С Казахом мы честно отсидели все пятничные пары, а чтобы стряхнуть с ушей развешанные Рыбкой диффуры, забрались в расположенную недалеко от института «стекляшку», удачно оккупировали свободный столик и приобрели по паре кружек местного пойла, который пивом назывался исключительно волей руководящей и направляющей. Но к каждой кружке полагалось по вяленой вобле, и с этой добавкой жизнь представала не такой плохой и стремной.

И после утоления жажды я посоветовал Жасыму обратить внимание на такую область деятельности, как радиоэлектроника. Что-то подобное нам преподавали, но на втором курсе, и там паяние не предусматривалось — схемы мы собирали на платах с кучей огромных разъемов, произведенных, наверное, ещё под руководством товарища Сталина. На первом курсе ни я, ни он про паяние даже не задумывались, но у меня с тех пор прошла достаточно насыщенная жизнь.

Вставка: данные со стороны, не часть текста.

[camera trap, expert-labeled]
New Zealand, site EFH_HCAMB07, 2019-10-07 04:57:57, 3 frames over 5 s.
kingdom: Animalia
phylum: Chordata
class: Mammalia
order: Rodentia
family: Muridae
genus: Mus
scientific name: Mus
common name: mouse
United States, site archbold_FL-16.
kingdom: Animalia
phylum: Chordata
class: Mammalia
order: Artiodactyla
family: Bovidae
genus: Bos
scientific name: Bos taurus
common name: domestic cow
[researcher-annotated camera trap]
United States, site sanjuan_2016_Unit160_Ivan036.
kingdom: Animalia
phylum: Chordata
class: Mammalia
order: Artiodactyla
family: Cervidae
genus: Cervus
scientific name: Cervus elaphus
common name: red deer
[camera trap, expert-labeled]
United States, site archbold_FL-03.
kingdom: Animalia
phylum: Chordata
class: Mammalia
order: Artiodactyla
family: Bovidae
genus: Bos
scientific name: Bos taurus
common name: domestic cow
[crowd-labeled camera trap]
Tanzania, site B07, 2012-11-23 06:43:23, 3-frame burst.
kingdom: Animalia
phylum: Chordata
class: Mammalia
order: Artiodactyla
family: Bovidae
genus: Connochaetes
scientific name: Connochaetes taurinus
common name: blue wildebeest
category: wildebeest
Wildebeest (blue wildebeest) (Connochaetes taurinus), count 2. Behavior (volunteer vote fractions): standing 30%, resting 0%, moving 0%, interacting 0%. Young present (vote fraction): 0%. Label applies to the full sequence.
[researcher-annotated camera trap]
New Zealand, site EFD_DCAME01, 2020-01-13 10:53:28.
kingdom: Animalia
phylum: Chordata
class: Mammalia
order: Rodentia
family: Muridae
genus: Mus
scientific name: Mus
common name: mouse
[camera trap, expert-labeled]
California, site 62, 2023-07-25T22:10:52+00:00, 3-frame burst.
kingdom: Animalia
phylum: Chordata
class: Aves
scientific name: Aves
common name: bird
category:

— Нафига? — лениво отозвался Казах.

— Про видаки слышал же?

Он слышал. Я, наверное, тоже, но у меня все воспоминания перемешались, и я уже оставил идею выцепить нужную последовательность своего знакомства с новинками зарубежного кино.

— Родители хотели летом купить, кажется, наш какой-то… не помню… отец говорил зимой.

— «Электронику», — уверенно определил я.

Советская промышленность разнообразием моделей не радовала. Под этой маркой выпускались и обычные магнитофоны, и мы когда-то хорошо знали их номера. В отличие от всего остального, магнитофоны были реальным подарком, например, по случаю успешного окончания первого курса.

— Наверное, — Жасым неопределенно пожал плечами. — Так что там с радиоэлектроникой?

— У видаков есть особая фишка. У нас и на Западе разные систему кодирования цветности. Соответственно, кассеты, которые записаны там, — я неопределенно мотнул зажатой в руке воблой, — у нас будут показывать только черно-белое изображение. Понимаешь?

— Смутно, — признался он. — Но шут с ними, а нам что с того? Если отец купит, пусть у него голова болит.

— У него и будет болеть, — я улыбнулся. — Решение, кстати, простое — всего лишь небольшой блочок, электронная платка с микросхемой, её надо впаять в схему и подключить к питанию. И всё — цвет кодируется-декодируется, все довольны. Это многим сейчас нужно, кто импортные видаки навез. И если им предложить устранить неисправность, они с радостью заплатят деньги. Такой блок с установкой можно рублей за сто пятьдесят впарить.

— Это всё хорошо, брат, — Жасым скривился. — Только я понятия не имею, как их делать и куда впаивать и подключать, и блочков этих у меня нет. Я и паять не умею.

— Вот о том-то и речь, — я постарался говорить как можно более уверенно. — Нужно учиться паять. В выходные хочу в Покровское-Стрешнево съездить, там небольшой радиорынок есть. Продают неплохие паяльники и можно пару наборов на пробу взять — ну, чтобы паять поучиться и не палить зря микросхемы.

— А зачем это?

— Казах, не тупи. Деньги. Или тебе сотни четыре в месяц лишними будут? Один я вряд ли потяну, хотя и могу попробовать. Но на пару всяко лучше. Схемы добудем, выходы на людей с видаками есть. При бабках будем.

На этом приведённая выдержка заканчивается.